▶ _DIRECTIONS_
Output all the entries word for word. Omit the pictures.

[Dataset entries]
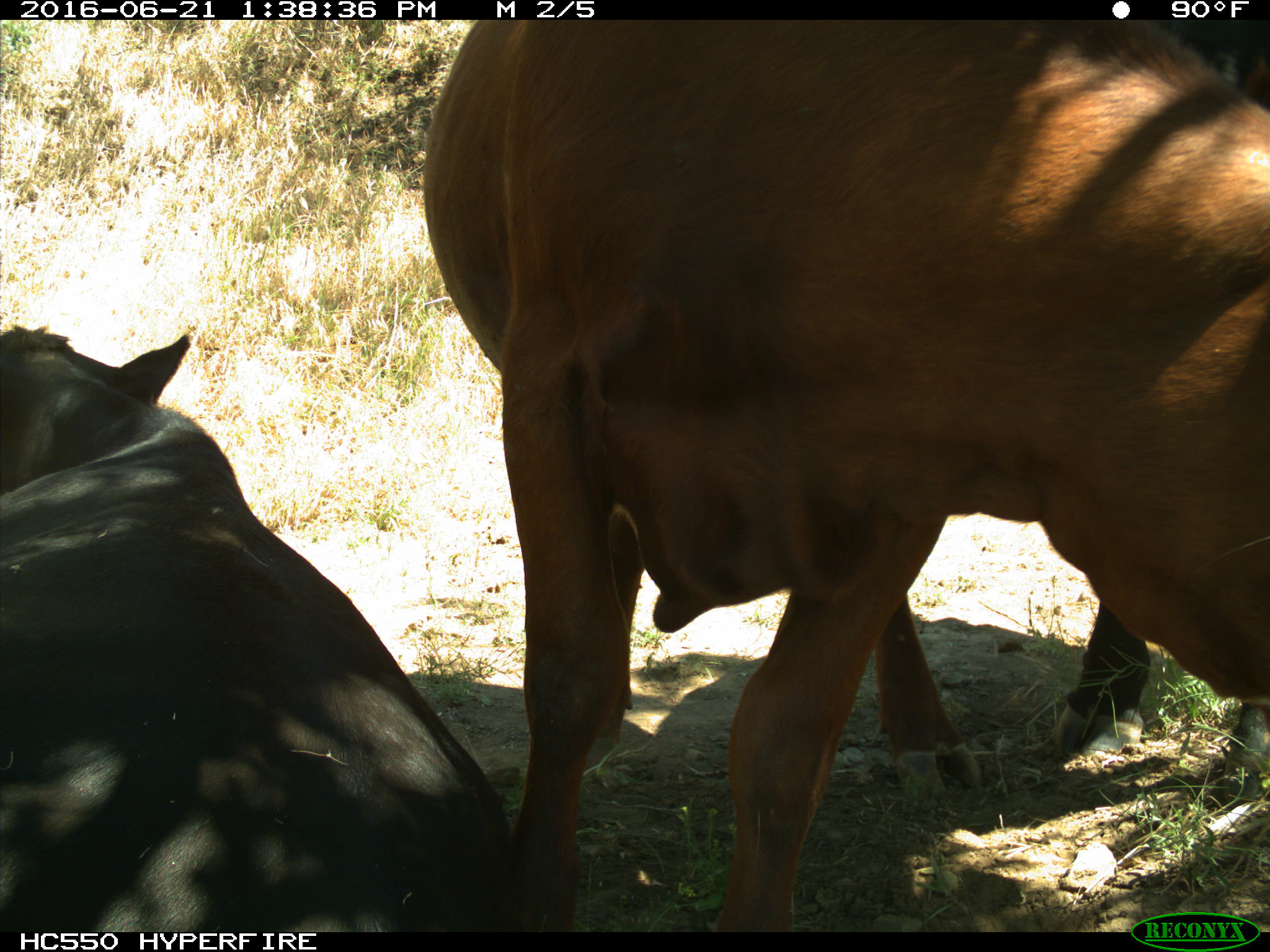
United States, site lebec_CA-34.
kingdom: Animalia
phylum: Chordata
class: Mammalia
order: Artiodactyla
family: Bovidae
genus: Bos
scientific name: Bos taurus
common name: domestic cow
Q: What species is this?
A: Bos taurus (domestic cow).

▶ _COMPLETED EXERCISE_
United States, site lebec_CA-34.
kingdom: Animalia
phylum: Chordata
class: Mammalia
order: Artiodactyla
family: Bovidae
genus: Bos
scientific name: Bos taurus
common name: domestic cow
Q: What species is this?
A: Bos taurus (domestic cow).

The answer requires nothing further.